Combining MoCap and Gesture Recognition
MoCap Motion Capture is a very powerful interface technology, that allows the natural physical movements of a user to be translated directly into the natural movements of their avatar. However, it has definite limitations.
All versions of MoCap work in a similar way; the movement of either sensors or reflexive pads placed around the body of the user are read by various types of trackers. Sometimes the trackers are cameras, sometimes they are devices detecting radiowaves or electromagnetic changes. Regardless of whether radio ID tags, electromagnetic tags, or reflective pads are used, the user needs to be surrounded by the devices
Because body movements the very things being tracked occlude the sensors, or muddy the signal, the trackers have to be placed at every conceivable angle, to try and capture every movement. In the case of camera MoCap, the bare minimum system consists of eight cameras: Four above the user, in a square. Four below the user in a 45 degrees offset square.
Such a rig naturally takes up a great deal of room, and relegates MoCap interfaces to expensive, high-end VR environments, as opposed to home setups, and take a great deal of effort to assemble.

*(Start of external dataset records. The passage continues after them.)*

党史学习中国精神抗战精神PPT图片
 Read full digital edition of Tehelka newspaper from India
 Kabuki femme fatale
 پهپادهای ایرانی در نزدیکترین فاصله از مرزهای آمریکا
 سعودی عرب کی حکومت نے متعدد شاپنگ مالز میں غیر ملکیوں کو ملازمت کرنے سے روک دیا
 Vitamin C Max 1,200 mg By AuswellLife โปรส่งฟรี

Worse, they're not very precise. Whereas general body movements are capturable, precise movements are extremely hard to differentiate. If it doesn't have a sensor pad, MoCap cannot track it. So, arm movements, swings of the hip, tossing the head back or doing the splits all these are captured. Twiddling the fingers, wriggling the toes, sticking out a tongue or wiggling the nose all of these are not.
Its not really possible to add more sensors either. Each has its own size to contend with. The illuminated or reflective pads are several centimetres across. Radio tags are a bit bulkier due to the electronics within them. If you put a sensor over every joint on the hands, it would all disintegrate into a single signal-producing mess.
Gesture recognition on the other hand, works off of a single camera, or a pair of cameras. If you wish to get all fancy, you can use four a stereoscopic pair somewhere in front, a stereoscopic pair somewhere behind. They track the actual movement of the scene, and attempt to work out from that, how the person has moved.
The advantage is they can make out even precise movements like finger waggling as changes to the lit pixels the cameras record. ~The disadvantage is, gesture recognition senses movement, so they don't do too well against a noisy background they tend to lose track of which movement is the user, and which movement is everybody else.
Both these two technologies have very definite advantages, and very different disadvantages. Where one has an advantage, the other has a disadvantage, and vice versa. If we could meld the two technologies together into one, we could end up with a system that has all the positive aspects of both.
There are many conceivable ways you could take the best of both technologies, and undoubtedly we will see many more failures than successes. One potential success of note, is the hybrid gesture recognition system developed by the Fraunhofer Institute for Manufacturing Engineering and Automation IPA in Stuttgart, Germany, which has been developed to control robotic devices.
Researchers have created a system which uses both sensors and machine vision to allow a human operator to control a mechanical arm regardless of how many joints that mechanical arm actually has. The user holds a single sensor in their hand, whilst the machine vision system takes stock of where the user is standing, and how their body moves. Specifically, how their thigh, hip and shoulder moves.
Since human arms have a known design structure, it is possible to work out via inverse kinematics, how the arm must have moved to reach a particular position, procvided you know the initial starting position and you have a sensor to track at the end of the arm. That's exactly what happens here. The algorithms are complex, but for the first time, doable in real-time. A prototype of the system was demonstrated at the Sensor+Test trade fair in June 2011.
"The input device contains various movement sensors, also called inertial sensors," says Bernhard Kleiner of the Fraunhofer Institute, who lead the project. The individual micro-electromechanical systems themselves are not expensive. What the scientists have spent time developing is how these sensors interact. "We have developed special algorithms that fuse the data of individual sensors and identify a pattern of movement. That means we can detect movements in free space."
It's still not able to work out fine movements such as finger wiggling, sign language, or handwriting gestures, but the approach demonstrates that with a literal lateral thinking, you can do away with the bulk and the considerable expense of a mocap rig.